No, you didn't miss something. AidsVax didn't work. This was obvious long before it was even tested. But, as I bashed out a huge report for The Sunday Times magazine, suddenly I heard about this guy Porter Stansberry, who had a somewhat different take to my own. Contrary to my scientific sources (who said things like the product "forgets a century of science") Mr Stansberry predicted that VaxGen's stock price would "soar", and even as it crashed - losing more than $30 from its post-IPO high to rest at little more than three bucks - he declared to his followers (which in those days were not so numerous) that he had "stunningly good news to report". He even proclaimed that this pharmaceutical you've never heard of should put an end to the worldwide Aids pandemic.
That was a long time ago, but since our paths crossed I've kept an eye on Mr Stansberry's various forward-looking predictions and his rearview-mirror celebrations. So, I've seen what he's said about, say, the future of gold prices, and of the difficulties of Freddie Mac and Fannie Mae. I've dipped into his thoughts on the prospects for US shale oil deposits, and on how to make money in a bear market. But, above all else, I've noted his boutique macro-predictions for (a) what he said will be the imminent "end of America" and, (b) Barack Obama's "third term".
To me, these suggest that Stansberry & Associates has a peculiarly postmodern take.
Stansberry and the end of America
So, first let's skip back to the fall of 2010, when Stansberry & Associates banged out a video, backed with one of its traditional email blitzkriegs. The theme was the literal destruction of the United States. Its title was: "The End of America". Here's how his investment advice company captioned its opening, with a canny explicit content tease:
"The following presentation is controversial and may be offensive to some audiences. Viewer discretion is advised."

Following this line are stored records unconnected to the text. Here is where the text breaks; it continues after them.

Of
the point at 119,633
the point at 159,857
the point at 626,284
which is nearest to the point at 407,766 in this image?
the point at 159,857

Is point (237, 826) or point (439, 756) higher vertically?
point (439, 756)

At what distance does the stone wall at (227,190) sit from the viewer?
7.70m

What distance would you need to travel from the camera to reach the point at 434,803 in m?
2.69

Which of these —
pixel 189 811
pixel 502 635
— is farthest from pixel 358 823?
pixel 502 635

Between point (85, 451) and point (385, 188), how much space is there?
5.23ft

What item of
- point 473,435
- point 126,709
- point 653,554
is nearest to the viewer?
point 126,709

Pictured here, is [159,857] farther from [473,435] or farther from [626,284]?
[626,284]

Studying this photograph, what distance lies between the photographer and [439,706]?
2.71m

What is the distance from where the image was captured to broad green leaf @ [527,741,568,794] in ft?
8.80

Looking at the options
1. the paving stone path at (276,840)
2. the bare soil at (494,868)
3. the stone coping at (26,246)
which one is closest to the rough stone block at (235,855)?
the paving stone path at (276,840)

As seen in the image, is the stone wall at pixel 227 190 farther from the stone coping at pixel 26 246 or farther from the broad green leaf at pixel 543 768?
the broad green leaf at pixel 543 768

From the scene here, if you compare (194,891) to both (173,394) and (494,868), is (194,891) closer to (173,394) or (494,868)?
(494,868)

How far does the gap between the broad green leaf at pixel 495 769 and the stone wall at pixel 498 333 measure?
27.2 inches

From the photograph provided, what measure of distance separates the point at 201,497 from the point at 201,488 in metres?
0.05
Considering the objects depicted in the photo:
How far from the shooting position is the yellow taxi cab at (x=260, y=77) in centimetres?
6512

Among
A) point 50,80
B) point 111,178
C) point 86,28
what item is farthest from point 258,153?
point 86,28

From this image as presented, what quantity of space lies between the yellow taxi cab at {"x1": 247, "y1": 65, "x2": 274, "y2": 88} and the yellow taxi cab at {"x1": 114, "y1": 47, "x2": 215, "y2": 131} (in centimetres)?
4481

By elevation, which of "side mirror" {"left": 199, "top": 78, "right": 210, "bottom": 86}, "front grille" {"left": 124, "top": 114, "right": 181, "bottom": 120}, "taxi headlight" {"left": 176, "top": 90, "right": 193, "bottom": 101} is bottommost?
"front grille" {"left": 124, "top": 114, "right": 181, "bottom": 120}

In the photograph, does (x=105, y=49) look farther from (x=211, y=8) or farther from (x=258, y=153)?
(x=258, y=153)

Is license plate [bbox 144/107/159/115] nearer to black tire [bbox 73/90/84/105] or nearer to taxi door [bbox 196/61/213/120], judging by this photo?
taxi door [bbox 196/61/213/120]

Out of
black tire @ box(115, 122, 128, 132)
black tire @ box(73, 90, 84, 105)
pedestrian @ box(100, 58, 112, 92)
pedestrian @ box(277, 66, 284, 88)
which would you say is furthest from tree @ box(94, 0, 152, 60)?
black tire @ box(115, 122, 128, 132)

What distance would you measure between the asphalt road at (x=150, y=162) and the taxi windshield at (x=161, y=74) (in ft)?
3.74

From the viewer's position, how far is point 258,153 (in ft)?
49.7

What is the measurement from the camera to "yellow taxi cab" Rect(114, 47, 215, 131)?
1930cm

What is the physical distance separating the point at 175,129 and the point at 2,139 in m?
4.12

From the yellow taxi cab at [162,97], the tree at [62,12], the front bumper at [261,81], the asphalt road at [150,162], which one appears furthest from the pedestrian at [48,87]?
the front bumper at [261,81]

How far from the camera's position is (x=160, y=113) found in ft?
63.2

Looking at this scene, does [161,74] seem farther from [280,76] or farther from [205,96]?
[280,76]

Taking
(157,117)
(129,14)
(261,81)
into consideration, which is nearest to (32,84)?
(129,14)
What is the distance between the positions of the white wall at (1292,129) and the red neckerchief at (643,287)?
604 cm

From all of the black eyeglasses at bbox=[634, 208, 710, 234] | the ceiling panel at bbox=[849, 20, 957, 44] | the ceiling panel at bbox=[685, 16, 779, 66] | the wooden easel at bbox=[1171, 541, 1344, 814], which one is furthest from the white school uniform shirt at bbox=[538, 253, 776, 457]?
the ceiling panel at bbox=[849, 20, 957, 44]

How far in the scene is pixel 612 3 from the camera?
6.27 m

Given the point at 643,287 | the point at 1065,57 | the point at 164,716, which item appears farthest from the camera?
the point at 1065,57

What followed was frankly bizarre, and set my in-box groaning with visitors complaining to me.
"Like so many others, I decided to subscribe to Porter's newsletter after watching his 'End of America video'," wrote, for example, Jim Tenney. "I knew it was a sales pitch when I got to the end, but my curiosity got the better of me. I had to know what all of his 'secret' solutions to the forthcoming dooms day scenario were."
What grabbed Jim's interest was Porter Stansberry's argument that the nation he loved was finished. Conflating issues embracing the government's quantitative easing strategy (printing money), soaring commodity prices, skyrocketing interest rates, home mortgage repayments of what he said could reach up to 15%, and stock prices which he said would tank 40% in just weeks, this investment advisor who counsels hundreds of thousands predicted that the Game Was Up.